BEGIN Available data

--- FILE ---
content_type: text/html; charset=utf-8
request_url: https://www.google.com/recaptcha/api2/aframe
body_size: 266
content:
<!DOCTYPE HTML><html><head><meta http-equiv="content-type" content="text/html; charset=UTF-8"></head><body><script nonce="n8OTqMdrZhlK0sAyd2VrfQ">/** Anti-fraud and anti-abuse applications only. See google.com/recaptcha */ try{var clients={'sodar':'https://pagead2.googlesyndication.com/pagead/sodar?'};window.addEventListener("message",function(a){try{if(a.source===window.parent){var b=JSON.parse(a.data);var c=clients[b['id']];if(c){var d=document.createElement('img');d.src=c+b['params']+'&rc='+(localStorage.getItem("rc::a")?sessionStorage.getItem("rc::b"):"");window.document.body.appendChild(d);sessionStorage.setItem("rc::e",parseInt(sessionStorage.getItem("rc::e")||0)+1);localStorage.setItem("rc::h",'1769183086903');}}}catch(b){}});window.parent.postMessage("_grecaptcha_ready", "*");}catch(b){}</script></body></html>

END Available data
BEGIN Available data

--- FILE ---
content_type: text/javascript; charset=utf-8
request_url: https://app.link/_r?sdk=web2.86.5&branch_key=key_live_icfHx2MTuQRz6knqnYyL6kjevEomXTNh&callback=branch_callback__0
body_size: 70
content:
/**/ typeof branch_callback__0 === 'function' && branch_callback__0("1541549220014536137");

END Available data
BEGIN Available data

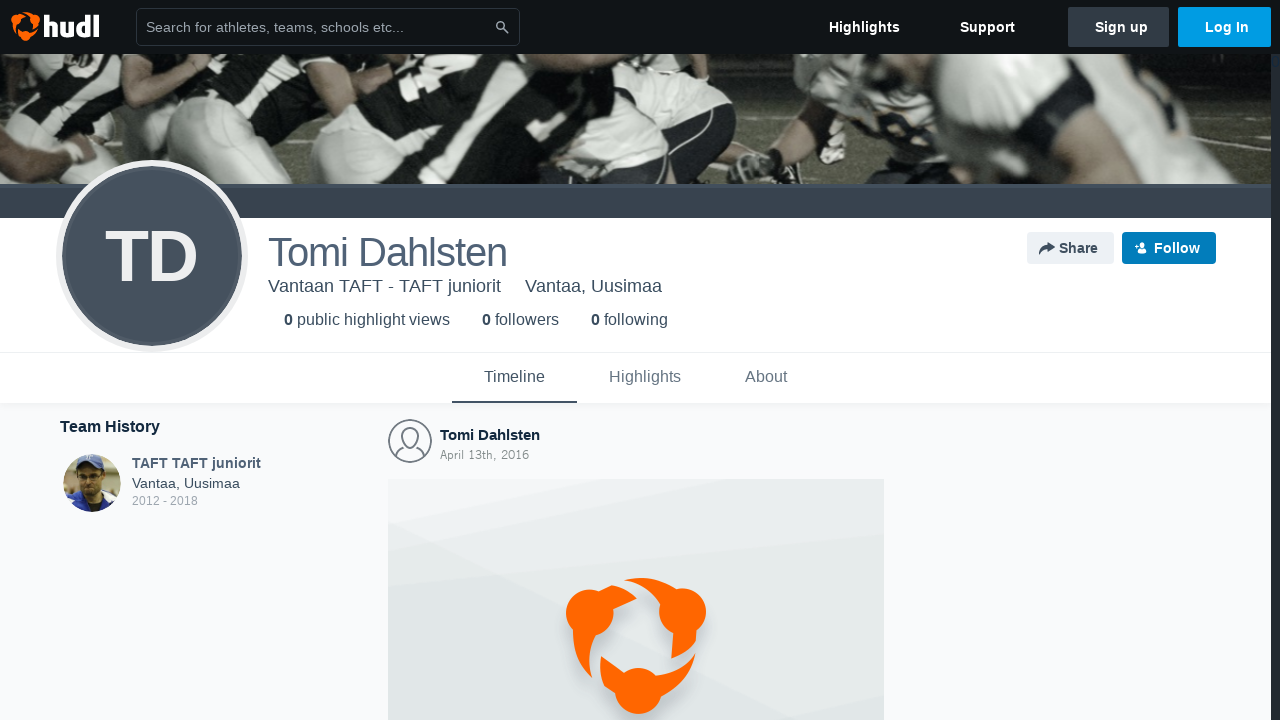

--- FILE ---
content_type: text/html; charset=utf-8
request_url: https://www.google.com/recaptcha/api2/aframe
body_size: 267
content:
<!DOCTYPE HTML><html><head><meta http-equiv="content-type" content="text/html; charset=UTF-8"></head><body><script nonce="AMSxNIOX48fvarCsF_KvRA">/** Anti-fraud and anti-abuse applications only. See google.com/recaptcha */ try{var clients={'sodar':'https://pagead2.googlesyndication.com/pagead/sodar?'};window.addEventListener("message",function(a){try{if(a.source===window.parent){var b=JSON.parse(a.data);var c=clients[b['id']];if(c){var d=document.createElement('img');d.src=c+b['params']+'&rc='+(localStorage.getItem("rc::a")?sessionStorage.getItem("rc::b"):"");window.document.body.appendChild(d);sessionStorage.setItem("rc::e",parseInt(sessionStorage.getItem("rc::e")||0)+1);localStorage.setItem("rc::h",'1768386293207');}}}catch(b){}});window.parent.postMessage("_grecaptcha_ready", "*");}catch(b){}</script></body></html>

END Available data

Your instructions: Each line holding "JSON" in the records should be copied out.

Result of this exercise:
<!DOCTYPE HTML><html><head><meta http-equiv="content-type" content="text/html; charset=UTF-8"></head><body><script nonce="n8OTqMdrZhlK0sAyd2VrfQ">/** Anti-fraud and anti-abuse applications only. See google.com/recaptcha */ try{var clients={'sodar':'https://pagead2.googlesyndication.com/pagead/sodar?'};window.addEventListener("message",function(a){try{if(a.source===window.parent){var b=JSON.parse(a.data);var c=clients[b['id']];if(c){var d=document.createElement('img');d.src=c+b['params']+'&rc='+(localStorage.getItem("rc::a")?sessionStorage.getItem("rc::b"):"");window.document.body.appendChild(d);sessionStorage.setItem("rc::e",parseInt(sessionStorage.getItem("rc::e")||0)+1);localStorage.setItem("rc::h",'1769183086903');}}}catch(b){}});window.parent.postMessage("_grecaptcha_ready", "*");}catch(b){}</script></body></html>
<!DOCTYPE HTML><html><head><meta http-equiv="content-type" content="text/html; charset=UTF-8"></head><body><script nonce="AMSxNIOX48fvarCsF_KvRA">/** Anti-fraud and anti-abuse applications only. See google.com/recaptcha */ try{var clients={'sodar':'https://pagead2.googlesyndication.com/pagead/sodar?'};window.addEventListener("message",function(a){try{if(a.source===window.parent){var b=JSON.parse(a.data);var c=clients[b['id']];if(c){var d=document.createElement('img');d.src=c+b['params']+'&rc='+(localStorage.getItem("rc::a")?sessionStorage.getItem("rc::b"):"");window.document.body.appendChild(d);sessionStorage.setItem("rc::e",parseInt(sessionStorage.getItem("rc::e")||0)+1);localStorage.setItem("rc::h",'1768386293207');}}}catch(b){}});window.parent.postMessage("_grecaptcha_ready", "*");}catch(b){}</script></body></html>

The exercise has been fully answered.